--- START OF GIVEN PASSAGE ---

Every year, Daria and I lament our failure at preparing and sending a Christmas Letter. This year is no different. So instead, we're sending a narcissistic note about our jet-set-selves and our awesome international travel-on-a-whim lifestyle. Because really, that's all we do. Unless we’re lounging by the pool nibbling chocolate covered strawberries and sipping Pinot.

We departed Portland in early December last year. We took joy in the fact that, for once, it was US waking Eli up at an hour that he thought was best reserved for sleeping instead of the other way around. Unfortunately, 330am sucked just as much for us as it did for him, and once we were seated comfortably in the Town Car aka Limo that whisked us to the airport, he easily went back to sleep while we ourselves did not. I don't think of myself as a limo guy, exactly, but the last time Daria tried using a taxi to get to the airport really early, the guy never showed up. The Limo guys always show up 15 minutes early and wait outside with the heater on; then they insist on carrying all your bags; then you sit inside a giant car that has bottled water, and they play the kind of music you like while a guy wearing a suit whisks you to the airport in no time flat. And it costs about $5 more than a taxi, but you don't need to bring money because they bill your credit card. And they have car seats, which not all taxis offer. Don't get me wrong - I like taxis.

--- END OF GIVEN PASSAGE ---
--- START OF INFORMATION PROVIDED ---

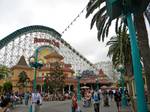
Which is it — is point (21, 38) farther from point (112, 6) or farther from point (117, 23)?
point (112, 6)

--- END OF INFORMATION PROVIDED ---

GIVEN REQUEST —
Please repeat the stretch of the holiday letter from "Every year, Daria" through "and sipping Pinot.", word for word. The data stands apart from the holiday letter.

OUTPUT FOR THIS EXERCISE —
Every year, Daria and I lament our failure at preparing and sending a Christmas Letter. This year is no different. So instead, we're sending a narcissistic note about our jet-set-selves and our awesome international travel-on-a-whim lifestyle. Because really, that's all we do. Unless we’re lounging by the pool nibbling chocolate covered strawberries and sipping Pinot.